Large USD file creation and accumulation of memory - proper way to fix?

During large point cloud exports we have run into obscene amounts of runtime memory being consumed as each frame is written into the file. Each frame stair-steps the memory upwards until OOM.

However, we noticed that memory usage remains consistent, and low, if we call UsdStage::Save at the end of each frame, rather than just once at the very end of the process.

Is this the proper way to handle this situation?

Unfortunately we have encountered situations where calling Save multiple times on a single file is problematic (files are corrupt and do not contain all the data) for Google Drive (on Windows at least). Regular locations were ok, Microsoft OneDrive was ok, SMB shares were ok, but Google Drive was not. I suspect their filesystem filter driver is interacting very poorly with whatever Crate files are doing.

Hi Jesse,
Until you Save() any layer (usda-backed or crate-backed), the implementation is dutifully accumulating all the data you have authored into it, in memory, so we would expect the layer’s memory size to increase by almost exactly the size of the data you are authoring at each frame - is that what you are seeing?

Each time you call Save(), the crate layer deduplicates all the data it is holding, and flushes out “all the big stuff” out trhough the ArWritableAsset API (e.g. to the filesystem). So we do expect the memory footprint to drop significantly, and that is a practice we do in some of our “large data per frame” export scenarios when baking. There is a potential sacrifice in doing so: If you author some big data, call Save(), and then on a subsequent frame write the same data, we cannot deduplicate it against the earlier data, because it is no longer resident in memory to compare against. So, depending on the nature of your data, you might wind up with a larger file in the end, with more network traffic in some consumption scenarios. If your point clouds are the result of simulations, there might not be much duplication to take advantage of, anyways.

Please do not attempt to repeatedly Save() crate files directly to gdrive, though. It’s nothing to do with crate, per se, but gdrive is 100% not designed to handle machine-speed “append some more data to a file” operations (which is all crate is doing), and is, by google’s own documentation, a recipe for corruption. It’s fantastic for human-speed continuous updating with live-updating for multiple clients, which is what it’s designed to do in support of gsuite.

Yeah, the size increase is proportional, if not exactly, the amount of data that’s being authored.
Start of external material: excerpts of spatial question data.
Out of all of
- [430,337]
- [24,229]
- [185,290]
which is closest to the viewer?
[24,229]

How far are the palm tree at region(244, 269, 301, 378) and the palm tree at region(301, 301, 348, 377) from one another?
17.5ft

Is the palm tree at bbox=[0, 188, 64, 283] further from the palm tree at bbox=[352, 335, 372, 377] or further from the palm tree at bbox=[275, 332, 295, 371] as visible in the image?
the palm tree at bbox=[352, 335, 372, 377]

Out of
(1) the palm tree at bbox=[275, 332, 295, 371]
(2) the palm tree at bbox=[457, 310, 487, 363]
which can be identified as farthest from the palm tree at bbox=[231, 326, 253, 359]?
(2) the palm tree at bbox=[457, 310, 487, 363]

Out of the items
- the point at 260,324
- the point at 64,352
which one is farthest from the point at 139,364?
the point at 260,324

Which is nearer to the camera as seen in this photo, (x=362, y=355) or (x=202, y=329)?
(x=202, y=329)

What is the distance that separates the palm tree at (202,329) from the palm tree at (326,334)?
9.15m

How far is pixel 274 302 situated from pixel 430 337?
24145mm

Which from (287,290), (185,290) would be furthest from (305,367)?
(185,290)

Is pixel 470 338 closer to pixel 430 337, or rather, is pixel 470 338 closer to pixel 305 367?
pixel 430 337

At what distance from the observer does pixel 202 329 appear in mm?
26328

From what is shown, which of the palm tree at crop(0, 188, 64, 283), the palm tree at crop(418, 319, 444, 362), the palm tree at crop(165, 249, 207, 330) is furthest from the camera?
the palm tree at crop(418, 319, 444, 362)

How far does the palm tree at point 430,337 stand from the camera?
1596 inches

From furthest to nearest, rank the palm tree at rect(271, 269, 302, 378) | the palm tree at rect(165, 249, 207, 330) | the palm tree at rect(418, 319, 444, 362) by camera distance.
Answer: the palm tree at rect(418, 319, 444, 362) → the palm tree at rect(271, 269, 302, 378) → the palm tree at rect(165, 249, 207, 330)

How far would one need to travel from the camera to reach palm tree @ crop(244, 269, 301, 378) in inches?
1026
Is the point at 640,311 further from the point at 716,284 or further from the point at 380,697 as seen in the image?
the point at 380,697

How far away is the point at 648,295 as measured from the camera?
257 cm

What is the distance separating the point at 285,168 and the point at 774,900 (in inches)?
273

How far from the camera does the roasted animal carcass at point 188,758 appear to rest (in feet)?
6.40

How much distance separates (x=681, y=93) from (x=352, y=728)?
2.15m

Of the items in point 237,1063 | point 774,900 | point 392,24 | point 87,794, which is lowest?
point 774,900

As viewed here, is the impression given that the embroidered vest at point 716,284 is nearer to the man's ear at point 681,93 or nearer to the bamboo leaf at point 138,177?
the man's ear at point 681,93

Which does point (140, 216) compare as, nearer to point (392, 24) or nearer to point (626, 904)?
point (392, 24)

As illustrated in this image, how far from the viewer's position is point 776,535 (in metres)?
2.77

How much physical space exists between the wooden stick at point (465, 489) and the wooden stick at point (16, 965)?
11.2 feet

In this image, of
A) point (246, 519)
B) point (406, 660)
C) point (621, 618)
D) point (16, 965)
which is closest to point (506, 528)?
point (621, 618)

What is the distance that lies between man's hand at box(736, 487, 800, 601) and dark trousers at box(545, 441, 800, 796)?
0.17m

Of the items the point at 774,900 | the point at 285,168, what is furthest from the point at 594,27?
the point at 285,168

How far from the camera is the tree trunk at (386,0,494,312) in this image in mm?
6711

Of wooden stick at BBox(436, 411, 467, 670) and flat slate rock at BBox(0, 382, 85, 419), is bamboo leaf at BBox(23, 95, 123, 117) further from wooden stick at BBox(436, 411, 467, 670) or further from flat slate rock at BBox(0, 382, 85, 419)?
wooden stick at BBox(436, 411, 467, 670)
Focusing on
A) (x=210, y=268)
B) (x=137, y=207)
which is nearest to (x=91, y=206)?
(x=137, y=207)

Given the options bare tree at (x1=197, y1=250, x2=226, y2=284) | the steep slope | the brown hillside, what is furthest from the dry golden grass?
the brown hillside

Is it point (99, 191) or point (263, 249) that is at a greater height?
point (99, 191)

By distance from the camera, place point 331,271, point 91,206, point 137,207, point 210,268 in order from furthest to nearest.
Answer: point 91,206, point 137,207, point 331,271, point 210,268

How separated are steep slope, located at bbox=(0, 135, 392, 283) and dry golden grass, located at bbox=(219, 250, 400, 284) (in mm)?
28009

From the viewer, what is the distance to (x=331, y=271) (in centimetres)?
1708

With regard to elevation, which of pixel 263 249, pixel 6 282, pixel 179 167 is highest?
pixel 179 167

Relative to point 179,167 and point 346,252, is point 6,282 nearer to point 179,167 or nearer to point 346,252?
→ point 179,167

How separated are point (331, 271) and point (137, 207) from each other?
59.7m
I guess I had naively assumed that de-duplication would only need to keep at most 1 frame (the prior set of values) in memory and not everything up to that point; though I didn’t really think to much about it before.

So it looks like we’ll have to engineer in a way to allow users to invoke save multiple times with relevant explanation of the pros/cons of that approach.

And just so it’s clear, the user that hit this issue with gdrive wasn’t expecting anything close to realtime replication to other clients - at least I don’t think they were. It was most likely half used as a general purpose backup and half as an easy way to work across machines for their own use between office and home. I guess we were all very surprised that gdrive was not eventually consistent over any time scale and was actually just foo-bar’d entirely.

Understood. My takeaway (learned in response to this thread) which may not be completely accurate, but as maybe a rule of thumb for uses with USD, at least, is to think of gdrive exactly as a backup system, or like a drop-box, and not as an alternative to NFS or local disk.